Apagó la luz y la sustancia brillante del portaobjetos empezó a refulgir en la oscuridad.

– ¿Qué demonios es eso?

– Si supiéramos de dónde procede, tal vez pudiéramos descubrir algo sobre ese tipo. Ganza volvió a dar la luz.

– ¿Y si fuera algo que se utiliza en un espectáculo de magia o en una función teatral? -preguntó Maggie-. Tal vez en una tienda de disfraces puedan decirnos qué es.

– Podría ser. Pero me pregunto si lo usa porque le gusta o porque es lo que tiene más a mano.

– Yo creo que es porque le gusta -Maggie volvió a levantar el portaobjetos-. Ese tipo quiere llamar la atención. Le gusta la escenificación.

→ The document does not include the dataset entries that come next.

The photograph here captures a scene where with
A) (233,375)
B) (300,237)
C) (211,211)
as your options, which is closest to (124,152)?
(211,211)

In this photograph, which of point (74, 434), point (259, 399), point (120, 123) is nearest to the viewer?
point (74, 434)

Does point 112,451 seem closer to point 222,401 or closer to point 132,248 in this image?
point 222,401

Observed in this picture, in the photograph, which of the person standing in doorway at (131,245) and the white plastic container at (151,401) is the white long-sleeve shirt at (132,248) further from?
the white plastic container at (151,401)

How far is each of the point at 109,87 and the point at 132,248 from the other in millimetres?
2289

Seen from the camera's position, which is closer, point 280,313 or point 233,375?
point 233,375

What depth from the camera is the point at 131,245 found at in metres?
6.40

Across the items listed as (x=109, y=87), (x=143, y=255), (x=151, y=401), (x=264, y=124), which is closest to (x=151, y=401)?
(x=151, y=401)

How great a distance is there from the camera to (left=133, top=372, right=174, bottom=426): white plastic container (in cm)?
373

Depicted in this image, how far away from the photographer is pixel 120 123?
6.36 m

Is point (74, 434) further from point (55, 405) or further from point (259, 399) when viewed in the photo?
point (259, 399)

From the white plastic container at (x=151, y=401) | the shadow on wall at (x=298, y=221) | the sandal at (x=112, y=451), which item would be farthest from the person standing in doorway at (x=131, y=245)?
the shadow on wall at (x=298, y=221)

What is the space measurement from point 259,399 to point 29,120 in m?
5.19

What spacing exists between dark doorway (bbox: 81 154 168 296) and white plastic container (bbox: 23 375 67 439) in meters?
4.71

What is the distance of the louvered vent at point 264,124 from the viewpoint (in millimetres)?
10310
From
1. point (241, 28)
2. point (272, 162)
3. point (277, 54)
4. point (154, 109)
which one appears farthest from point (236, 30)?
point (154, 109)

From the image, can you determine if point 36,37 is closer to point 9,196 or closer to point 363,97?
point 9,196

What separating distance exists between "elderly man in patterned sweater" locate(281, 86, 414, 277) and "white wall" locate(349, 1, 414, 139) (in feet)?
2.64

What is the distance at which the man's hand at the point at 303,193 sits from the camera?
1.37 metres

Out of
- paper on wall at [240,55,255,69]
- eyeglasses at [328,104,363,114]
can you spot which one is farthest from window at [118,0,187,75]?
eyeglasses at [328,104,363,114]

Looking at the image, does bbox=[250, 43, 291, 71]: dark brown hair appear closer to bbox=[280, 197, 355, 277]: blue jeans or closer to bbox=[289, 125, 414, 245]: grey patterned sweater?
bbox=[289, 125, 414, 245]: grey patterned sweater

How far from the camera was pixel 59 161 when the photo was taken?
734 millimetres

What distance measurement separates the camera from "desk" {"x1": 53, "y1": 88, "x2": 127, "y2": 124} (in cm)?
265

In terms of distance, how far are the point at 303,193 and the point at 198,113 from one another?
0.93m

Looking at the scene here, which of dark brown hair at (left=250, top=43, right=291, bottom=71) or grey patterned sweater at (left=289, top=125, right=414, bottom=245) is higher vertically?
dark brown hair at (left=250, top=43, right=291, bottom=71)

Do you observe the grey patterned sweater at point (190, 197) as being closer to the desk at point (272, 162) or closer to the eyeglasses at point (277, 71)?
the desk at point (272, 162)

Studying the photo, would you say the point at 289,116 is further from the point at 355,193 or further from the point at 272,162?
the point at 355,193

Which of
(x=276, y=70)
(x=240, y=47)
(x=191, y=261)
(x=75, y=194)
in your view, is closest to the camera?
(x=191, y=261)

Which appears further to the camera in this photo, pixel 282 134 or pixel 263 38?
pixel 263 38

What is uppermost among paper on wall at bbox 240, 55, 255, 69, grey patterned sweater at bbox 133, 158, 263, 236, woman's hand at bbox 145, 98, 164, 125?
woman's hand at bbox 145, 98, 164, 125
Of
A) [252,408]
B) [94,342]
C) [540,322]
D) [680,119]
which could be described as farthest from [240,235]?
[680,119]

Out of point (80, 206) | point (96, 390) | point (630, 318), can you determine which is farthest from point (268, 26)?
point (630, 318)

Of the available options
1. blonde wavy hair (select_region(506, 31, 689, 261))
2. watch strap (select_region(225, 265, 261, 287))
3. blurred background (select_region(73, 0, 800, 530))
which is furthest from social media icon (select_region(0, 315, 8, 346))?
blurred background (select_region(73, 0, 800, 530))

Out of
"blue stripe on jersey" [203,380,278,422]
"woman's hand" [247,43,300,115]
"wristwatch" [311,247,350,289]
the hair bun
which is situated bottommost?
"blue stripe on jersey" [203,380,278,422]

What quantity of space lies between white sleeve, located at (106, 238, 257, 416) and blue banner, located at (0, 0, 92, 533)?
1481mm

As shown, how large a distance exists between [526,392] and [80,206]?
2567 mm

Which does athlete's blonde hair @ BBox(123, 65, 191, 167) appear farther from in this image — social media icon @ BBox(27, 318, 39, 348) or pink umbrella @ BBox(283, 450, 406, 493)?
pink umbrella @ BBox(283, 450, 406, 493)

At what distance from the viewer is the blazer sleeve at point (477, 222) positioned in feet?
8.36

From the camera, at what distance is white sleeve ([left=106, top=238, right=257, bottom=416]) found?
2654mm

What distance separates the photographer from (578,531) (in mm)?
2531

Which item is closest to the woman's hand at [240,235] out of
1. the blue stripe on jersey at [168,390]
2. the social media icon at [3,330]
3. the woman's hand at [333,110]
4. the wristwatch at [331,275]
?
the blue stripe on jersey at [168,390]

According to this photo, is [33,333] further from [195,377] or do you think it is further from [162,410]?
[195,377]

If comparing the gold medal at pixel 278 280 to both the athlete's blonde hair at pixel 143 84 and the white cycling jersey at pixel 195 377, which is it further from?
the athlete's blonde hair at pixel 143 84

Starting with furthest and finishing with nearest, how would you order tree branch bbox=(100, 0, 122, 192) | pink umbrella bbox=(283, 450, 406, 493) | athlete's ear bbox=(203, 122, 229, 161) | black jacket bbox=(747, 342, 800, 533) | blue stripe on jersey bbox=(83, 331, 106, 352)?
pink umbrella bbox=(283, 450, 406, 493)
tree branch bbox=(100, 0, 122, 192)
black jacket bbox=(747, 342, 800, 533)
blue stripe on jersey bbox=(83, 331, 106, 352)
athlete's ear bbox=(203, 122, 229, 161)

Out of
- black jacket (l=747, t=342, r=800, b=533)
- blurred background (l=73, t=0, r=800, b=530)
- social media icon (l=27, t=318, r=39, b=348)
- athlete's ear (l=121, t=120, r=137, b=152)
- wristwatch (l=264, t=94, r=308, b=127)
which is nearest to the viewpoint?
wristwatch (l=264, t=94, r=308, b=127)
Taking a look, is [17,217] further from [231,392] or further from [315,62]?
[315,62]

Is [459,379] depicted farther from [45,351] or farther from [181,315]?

Cuando volvió a mirar a Ganza, éste estaba revolviendo otra vez los documentos. Señaló la copia de fax del trozo de papel arrugado encontrado en la boca de la chica del lago.

– Ni carné, ni cápsula de cianuro, ni monedas. ¿Qué era eso?

A pesar de las arrugas y los pliegues, parecía una especie de horario con una lista de fechas y ciudades. Maggie se sacó otro trozo de papel del bolsillo de la chaqueta.

– ¿Reconoces esto? -preguntó mientras desdoblaba una copia del panfleto de la Iglesia de la Libertad Espiritual, el que Tully había encontrado tras el mitin del reverendo Everett el sábado por la noche. En el interior había una lista de fechas y ciudades en la que figuraban los encuentros de la organización previstos para ese otoño-. Mira el primero de noviembre. La concentración de esa semana era en la zona recreativa del lago Falls, en Raleigh, Carolina del Norte. No me digas que es una coincidencia, porque ya sabes…

– Sí, sí, ya sé. Tú no crees en las coincidencias. Pero ¿cómo encaja la indigente en todo esto? Por allí no hubo ninguna concentración religiosa. Y, si Prashard no se equívoca, también fue asesinada el sábado por la noche.

– Eso aún no lo tengo claro.

– Maggie, sabes perfectamente que todo esto significa que alguien quiere que relacionemos a Everett con los asesinatos. Lo de la hija del senador Brier parecía una venganza por las muertes de esos chicos de la cabaña. Pero el resto… La chica del lago, la indigente… -Ganza agitó una mano sobre las fotografías, los faxes y los informes esparcidos sobre la encimera-. Todo esto significa que alguien quiere implicar a Everett. Pero no que Everett esté implicado.

– Claro que está implicado -dijo Maggie, y le sorprendió el matiz de rabia que notó en su propia voz-. No sé cómo ni por qué, pero mi instinto me dice que el buen reverendo Joseph Everett es el responsable de todo esto. Aunque puede que no el responsable directo.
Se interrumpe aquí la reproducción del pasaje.